## START Input data
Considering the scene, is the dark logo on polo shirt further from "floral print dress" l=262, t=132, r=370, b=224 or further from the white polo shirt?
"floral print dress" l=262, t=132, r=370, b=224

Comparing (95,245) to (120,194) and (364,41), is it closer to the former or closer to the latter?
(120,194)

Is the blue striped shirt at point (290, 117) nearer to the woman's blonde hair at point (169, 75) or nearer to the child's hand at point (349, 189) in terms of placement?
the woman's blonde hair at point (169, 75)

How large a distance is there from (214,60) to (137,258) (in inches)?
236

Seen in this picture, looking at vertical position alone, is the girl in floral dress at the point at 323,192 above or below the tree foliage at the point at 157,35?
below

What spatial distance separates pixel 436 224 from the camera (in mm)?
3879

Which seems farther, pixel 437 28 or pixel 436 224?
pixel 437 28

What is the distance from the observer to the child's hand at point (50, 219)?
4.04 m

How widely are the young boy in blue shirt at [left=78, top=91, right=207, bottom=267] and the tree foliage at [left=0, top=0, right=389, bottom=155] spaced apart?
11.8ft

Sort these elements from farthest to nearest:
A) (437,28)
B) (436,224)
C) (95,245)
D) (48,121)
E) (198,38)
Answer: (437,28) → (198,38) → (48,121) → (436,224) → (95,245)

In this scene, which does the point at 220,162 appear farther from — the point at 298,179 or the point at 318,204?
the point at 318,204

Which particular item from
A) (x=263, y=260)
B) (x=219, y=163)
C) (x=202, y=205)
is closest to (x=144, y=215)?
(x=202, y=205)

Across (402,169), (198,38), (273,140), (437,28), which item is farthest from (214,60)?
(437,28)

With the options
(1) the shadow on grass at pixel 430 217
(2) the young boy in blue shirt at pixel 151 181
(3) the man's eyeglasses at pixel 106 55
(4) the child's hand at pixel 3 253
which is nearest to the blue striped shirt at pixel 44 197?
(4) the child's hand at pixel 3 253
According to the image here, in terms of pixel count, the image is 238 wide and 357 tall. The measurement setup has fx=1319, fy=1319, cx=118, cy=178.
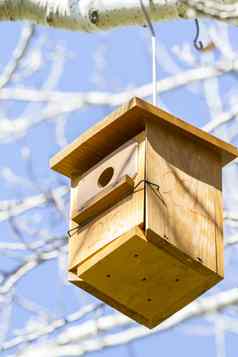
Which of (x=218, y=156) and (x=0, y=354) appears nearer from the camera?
(x=218, y=156)

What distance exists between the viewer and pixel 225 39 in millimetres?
5910

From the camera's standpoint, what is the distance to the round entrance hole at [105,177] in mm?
3709

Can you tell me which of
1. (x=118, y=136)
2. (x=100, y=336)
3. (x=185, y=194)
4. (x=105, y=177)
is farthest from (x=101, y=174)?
(x=100, y=336)

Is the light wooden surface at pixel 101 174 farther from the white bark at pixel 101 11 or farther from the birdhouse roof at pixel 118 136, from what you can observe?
the white bark at pixel 101 11

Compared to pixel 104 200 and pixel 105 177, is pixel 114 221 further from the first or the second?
pixel 105 177

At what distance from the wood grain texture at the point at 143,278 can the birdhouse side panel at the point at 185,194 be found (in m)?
0.04

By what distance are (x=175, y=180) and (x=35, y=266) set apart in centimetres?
151

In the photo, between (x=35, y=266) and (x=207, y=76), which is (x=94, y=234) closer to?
(x=35, y=266)

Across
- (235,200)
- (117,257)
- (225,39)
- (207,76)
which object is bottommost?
(117,257)

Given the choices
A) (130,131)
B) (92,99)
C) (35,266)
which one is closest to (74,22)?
(130,131)

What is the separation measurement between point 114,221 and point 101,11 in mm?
594

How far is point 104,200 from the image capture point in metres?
3.64

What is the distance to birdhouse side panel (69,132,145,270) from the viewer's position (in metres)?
3.49

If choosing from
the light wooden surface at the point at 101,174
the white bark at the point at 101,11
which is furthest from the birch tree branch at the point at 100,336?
the white bark at the point at 101,11
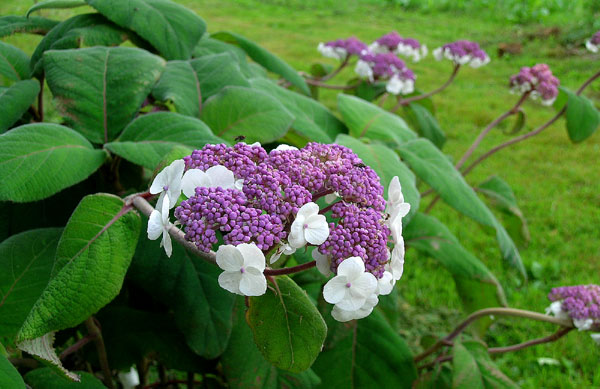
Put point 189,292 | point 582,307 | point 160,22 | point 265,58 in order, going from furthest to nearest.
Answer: point 265,58, point 160,22, point 582,307, point 189,292

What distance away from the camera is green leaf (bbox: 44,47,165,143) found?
894mm

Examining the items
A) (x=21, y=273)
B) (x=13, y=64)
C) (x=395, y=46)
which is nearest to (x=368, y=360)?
(x=21, y=273)

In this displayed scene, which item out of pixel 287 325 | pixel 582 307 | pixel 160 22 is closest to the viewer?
pixel 287 325

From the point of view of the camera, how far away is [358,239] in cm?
49

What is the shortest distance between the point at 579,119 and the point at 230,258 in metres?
1.45

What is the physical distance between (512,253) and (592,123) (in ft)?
1.97

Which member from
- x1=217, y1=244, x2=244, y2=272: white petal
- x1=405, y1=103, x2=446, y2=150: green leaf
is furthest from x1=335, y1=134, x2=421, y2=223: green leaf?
x1=405, y1=103, x2=446, y2=150: green leaf

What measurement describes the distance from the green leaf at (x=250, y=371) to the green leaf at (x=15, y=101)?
42 cm

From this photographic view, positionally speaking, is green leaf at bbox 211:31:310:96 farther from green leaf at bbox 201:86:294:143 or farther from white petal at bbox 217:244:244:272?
white petal at bbox 217:244:244:272

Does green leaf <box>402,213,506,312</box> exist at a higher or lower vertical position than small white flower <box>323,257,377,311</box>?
lower

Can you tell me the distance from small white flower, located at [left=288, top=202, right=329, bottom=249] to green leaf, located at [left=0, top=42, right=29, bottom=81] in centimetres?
75

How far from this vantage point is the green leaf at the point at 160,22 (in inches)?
40.8

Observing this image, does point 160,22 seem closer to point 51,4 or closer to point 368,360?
point 51,4

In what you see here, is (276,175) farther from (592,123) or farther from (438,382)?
(592,123)
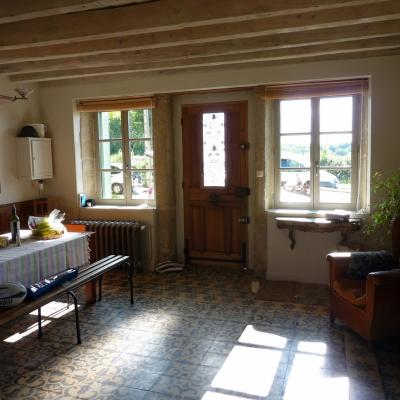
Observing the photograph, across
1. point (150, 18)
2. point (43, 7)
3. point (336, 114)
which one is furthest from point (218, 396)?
point (336, 114)

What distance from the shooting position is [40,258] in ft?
11.4

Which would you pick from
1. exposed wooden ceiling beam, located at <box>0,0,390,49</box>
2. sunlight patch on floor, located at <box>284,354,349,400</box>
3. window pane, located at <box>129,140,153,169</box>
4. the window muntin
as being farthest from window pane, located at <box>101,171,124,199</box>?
sunlight patch on floor, located at <box>284,354,349,400</box>

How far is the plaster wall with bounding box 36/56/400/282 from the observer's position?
4559mm

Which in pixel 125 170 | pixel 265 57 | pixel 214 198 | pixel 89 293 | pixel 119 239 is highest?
pixel 265 57

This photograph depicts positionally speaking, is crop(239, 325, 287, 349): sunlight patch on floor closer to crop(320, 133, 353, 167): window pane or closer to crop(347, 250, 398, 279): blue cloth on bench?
crop(347, 250, 398, 279): blue cloth on bench

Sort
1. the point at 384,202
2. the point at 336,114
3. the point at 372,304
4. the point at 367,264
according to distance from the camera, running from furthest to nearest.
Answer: the point at 336,114 → the point at 384,202 → the point at 367,264 → the point at 372,304

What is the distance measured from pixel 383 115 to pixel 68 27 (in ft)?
11.1

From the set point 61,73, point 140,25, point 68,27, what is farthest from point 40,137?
point 140,25

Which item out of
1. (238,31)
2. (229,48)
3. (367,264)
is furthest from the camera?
(229,48)

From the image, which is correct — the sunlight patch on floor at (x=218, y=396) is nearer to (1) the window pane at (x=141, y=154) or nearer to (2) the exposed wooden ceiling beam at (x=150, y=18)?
(2) the exposed wooden ceiling beam at (x=150, y=18)

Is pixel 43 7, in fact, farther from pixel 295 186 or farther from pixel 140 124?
pixel 295 186

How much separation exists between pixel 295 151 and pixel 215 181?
1.15 metres

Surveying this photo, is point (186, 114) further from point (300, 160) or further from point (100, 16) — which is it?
point (100, 16)

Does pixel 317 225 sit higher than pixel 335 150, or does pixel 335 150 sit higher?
pixel 335 150
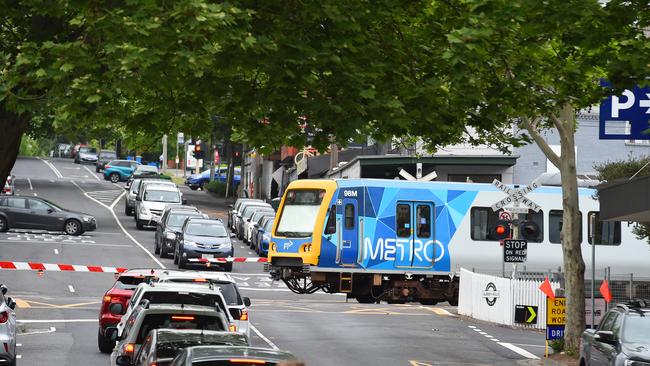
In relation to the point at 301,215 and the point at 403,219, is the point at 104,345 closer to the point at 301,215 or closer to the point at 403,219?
the point at 301,215

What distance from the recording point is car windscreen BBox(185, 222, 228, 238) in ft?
142

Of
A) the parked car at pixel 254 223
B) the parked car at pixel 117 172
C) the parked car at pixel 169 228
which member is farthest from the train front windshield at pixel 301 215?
the parked car at pixel 117 172

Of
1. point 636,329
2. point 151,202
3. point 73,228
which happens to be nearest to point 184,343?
point 636,329

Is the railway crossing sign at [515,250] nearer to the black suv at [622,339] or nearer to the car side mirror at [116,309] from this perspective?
the black suv at [622,339]

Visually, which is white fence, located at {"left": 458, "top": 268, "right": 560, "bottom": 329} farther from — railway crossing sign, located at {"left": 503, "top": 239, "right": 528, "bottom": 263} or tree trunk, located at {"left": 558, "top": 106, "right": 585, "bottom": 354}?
tree trunk, located at {"left": 558, "top": 106, "right": 585, "bottom": 354}

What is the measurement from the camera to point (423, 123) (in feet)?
56.9

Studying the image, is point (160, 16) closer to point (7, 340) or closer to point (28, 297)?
point (7, 340)

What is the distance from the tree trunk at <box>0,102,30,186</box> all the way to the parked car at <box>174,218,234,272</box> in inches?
1014

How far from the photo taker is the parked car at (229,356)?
11.6 meters

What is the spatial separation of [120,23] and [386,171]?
148ft

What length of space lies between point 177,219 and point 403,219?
15106 mm

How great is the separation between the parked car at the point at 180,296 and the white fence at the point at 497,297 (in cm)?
1658

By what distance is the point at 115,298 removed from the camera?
76.8 feet

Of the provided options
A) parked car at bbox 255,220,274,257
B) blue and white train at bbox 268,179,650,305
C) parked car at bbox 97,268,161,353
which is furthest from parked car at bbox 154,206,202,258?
parked car at bbox 97,268,161,353
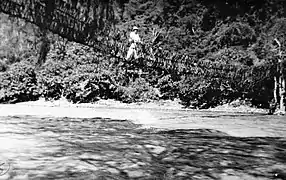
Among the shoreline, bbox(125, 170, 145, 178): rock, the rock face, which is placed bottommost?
bbox(125, 170, 145, 178): rock

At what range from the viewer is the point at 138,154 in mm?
5027

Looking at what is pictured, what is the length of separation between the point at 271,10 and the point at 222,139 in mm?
6569

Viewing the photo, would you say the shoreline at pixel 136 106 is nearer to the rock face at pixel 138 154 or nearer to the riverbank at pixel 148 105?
the riverbank at pixel 148 105

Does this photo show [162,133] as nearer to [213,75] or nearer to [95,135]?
[95,135]

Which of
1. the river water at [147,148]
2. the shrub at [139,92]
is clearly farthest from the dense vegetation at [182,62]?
the river water at [147,148]

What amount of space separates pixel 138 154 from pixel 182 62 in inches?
233

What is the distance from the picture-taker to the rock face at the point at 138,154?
415 centimetres

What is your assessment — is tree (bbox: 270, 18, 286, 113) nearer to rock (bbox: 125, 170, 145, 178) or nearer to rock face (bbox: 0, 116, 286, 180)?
rock face (bbox: 0, 116, 286, 180)

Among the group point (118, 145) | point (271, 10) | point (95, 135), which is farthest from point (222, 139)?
point (271, 10)

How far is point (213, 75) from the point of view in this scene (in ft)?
32.8

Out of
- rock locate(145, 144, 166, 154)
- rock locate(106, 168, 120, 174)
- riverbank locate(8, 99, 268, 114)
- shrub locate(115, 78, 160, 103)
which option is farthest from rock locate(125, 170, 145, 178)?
shrub locate(115, 78, 160, 103)

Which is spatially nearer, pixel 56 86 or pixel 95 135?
pixel 95 135

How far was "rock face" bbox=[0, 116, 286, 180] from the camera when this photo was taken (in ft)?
13.6

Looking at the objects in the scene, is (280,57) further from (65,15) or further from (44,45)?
(44,45)
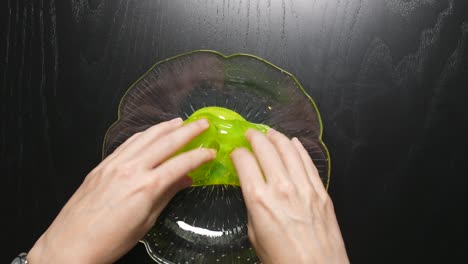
## END Input data
Please reproduce the stretch from the line containing "How far was" through the end of the records, swapping "camera" for "viewer" and changing nothing else. Leave the pictures out of your answer.

How far was "rock face" bbox=[0, 116, 286, 180] from the viewer when this photo was taken (in ft)?
13.6

Looking at the objects in the scene, is (280,57) further from (65,15) or further from (44,45)?
(44,45)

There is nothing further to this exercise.